• **PASSAGE TO READ**:
President Donald Trump at the White House on Friday.

First President Donald Trump denied knowing about it. Then he called it a possible “hoax.” Next, the White House attacked the news media. And now an unnamed intelligence official is to blame.

The one thing Trump and his top officials have not done is to address the substance of intelligence reports that Russia paid bounties to Taliban-affiliated fighters to kill American soldiers in Afghanistan or what they might do in response.

On Wednesday, Trump repeated his claim that he was “never briefed” about the intelligence, which his aides called unverified but which many U.S. intelligence officials deemed credible. Officials say it appeared in the president’s daily written intelligence briefing in late February.

His national security adviser, Robert C. O’Brien, said on Fox News that Trump’s CIA briefer, the person who delivers an in-person briefing to him every few days, had not brought it to his attention.

But it would be unusual, if not unprecedented, for intelligence with grave implications to be withheld from the president on the grounds that it lacked definitive consensus.

O’Brien did not name the CIA briefer but said she was “an outstanding officer.” He added, “I certainly support her decision.”

The person who usually handles that job is Beth Sanner, a CIA analyst with three decades of experience. Sanner is said to have a good relationship with Trump, but the White House has cited her briefings before when deflecting responsibility for a crisis.

Former officials say that unlike his predecessors, Trump often does not read the President’s Daily Brief, the summary prepared for him by the intelligence agencies. And he registers only information relayed to him orally, a fact that administration officials acknowledged in a briefing for lawmakers this week.

• **WHAT IS BEING ASKED**:
Answer these questions from the report above on the Russian bounty intelligence:
1. According to officials, where did the intelligence appear in late February?
2. On which network did Robert C. O'Brien speak about Trump's CIA briefer?
3. How much experience does Beth Sanner have as a CIA analyst?

• **INFORMATION PROVIDED**:
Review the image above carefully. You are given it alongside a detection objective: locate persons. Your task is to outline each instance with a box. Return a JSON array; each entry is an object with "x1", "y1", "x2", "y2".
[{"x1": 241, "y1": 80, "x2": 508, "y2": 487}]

• **FULL OUTPUT**:
1. In the president's daily written intelligence briefing.
2. Fox News.
3. Three decades.